What a joyful thing it is to listen to the improvisation of a gifted musician! Experiencing the synergy that arises when multiple musicians, freestyling poets, dancers, or comedians improvise dynamically in response to one another is even more compelling.

So why don't people improvise more often? Improvisation can certainly have negative connotations (as in situations where one has to improvise or "make do" because one lacks sufficient resources of some kind or another). However, I find that I tend to associate it more with a competence that yields flexibility, fluidity, and spontaneity. In order to improvise, one must possess a broad, deep, internalized understanding of not only the fundamentals of a field, but also of its intricacies, its subtleties, and its nuances. One must know the rules so well that one can consistently and accurately predict the effects that breaking them (and thus, the expectations they engender) will have on one's audience. All of humor rests on this principle (of setting up expectations and then purposefully deviating from them in ways that engender a well-spring of surprise that produces an involuntary emotional reaction). One must also know one's audience.

From the point of view of the improviser, I imagine that it is most fun when one discovers someone who not only understands the improvisation one has just finished rendering, but also has the competence, sensitivity, and wit to reply in a meaningful, but novel way. This makes me wonder about conversation as a form of improvisation. What makes some conversations so much more satisfying than others? Are fabulous conversationalists those who bring tremendous stores of knowledge to the table--both in terms of the topics of conversation and also of the audience, context, and culture of the conversation? Or is knowledge less important than finely honed observational skills that allow one to recognize opportunities within the conversation for novel contributions, recursions, or new iterations? Or is it simply the flexibility that such knowledge, skill, and understanding provides that makes it work?
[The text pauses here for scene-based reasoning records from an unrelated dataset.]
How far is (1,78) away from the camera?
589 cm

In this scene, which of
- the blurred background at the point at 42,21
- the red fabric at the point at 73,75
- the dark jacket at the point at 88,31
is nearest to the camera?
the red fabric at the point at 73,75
Whatever the case, scintillating conversations are unmistakable. I always know when I'm having one, and it is easy to recognize when others feel they are engaged in a similar experience (irrespective of the actual content of the conversation).

So, once again, I raise the question of improvisation. Are scintillating conversations merely the product of skillfully manipulated elements and patterns of conversation? Are they the result of agile and flexible participation? Or is something more aesthetic in nature at work . . . a sensitivity to natural rhythms, the ebbs and flows of the tides of a conversation, and an ability to weave balance and harmony into the composition? Certainly there is an element of risk involved in improvisation . . . a willingness to let the composition emerge, unfold, and guide. There is also an element of play at work . . . a willingness to experiment, to explore, to be surprised by one's own discoveries, and to pursue them to see where they might lead. That requires tremendous confidence (or a strong sense of security).

Perhaps we don't improvise because we don't feel competent enough, confident enough, or safe enough to do so? Yet, in some ways, isn't improvisation what leads to some of the most creative and amazing breakthroughs in science, in art, in mathematics, in poetry?